03/06/2015 05:33 pm ET Updated Dec 06, 2017

Somebody Give This High Schooler An Award For Her (Fake) Harvard Rejection Letter

The "Harvard rejection letter" that went viral earlier this week? Yeah, it's fake. But you should still read it.

Molly McGaan, the letter's author and a student at Francis W. Parker School in Chicago, wrote the cheeky piece of satire for her school's humor publication, "Citizen Poke," and it viral -- for obvious, hilarious reasons:

fake harvard rejection letter

The letter purported to come from the Harvard College Office of Admissions and Financial Aid. It regretfully informs Ms. McGaan her application, which rested on a solid foundation of “proficiency in ‘dank memes’” and a respectable level of “$wagg moneyyyy,” wouldn't be enough to earn admission despite a solid GPA and test scores.

How to complete this task
List every quality or credential of Ms. McGaan's application that the article about the fake Harvard rejection letter mentions. The data that follows is not needed for this task.

Material provided
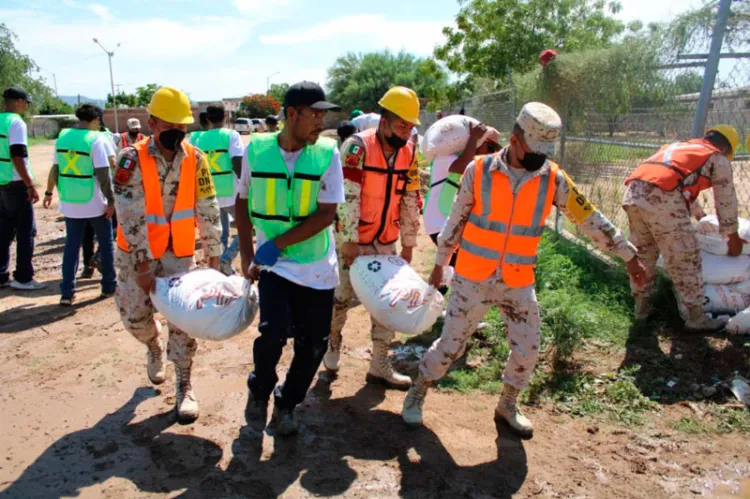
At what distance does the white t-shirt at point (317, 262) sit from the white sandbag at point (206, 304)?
31 cm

Answer to the problem
- Proficiency in "dank memes"
- A respectable level of "$wagg moneyyyy"
- A solid GPA
- Test scores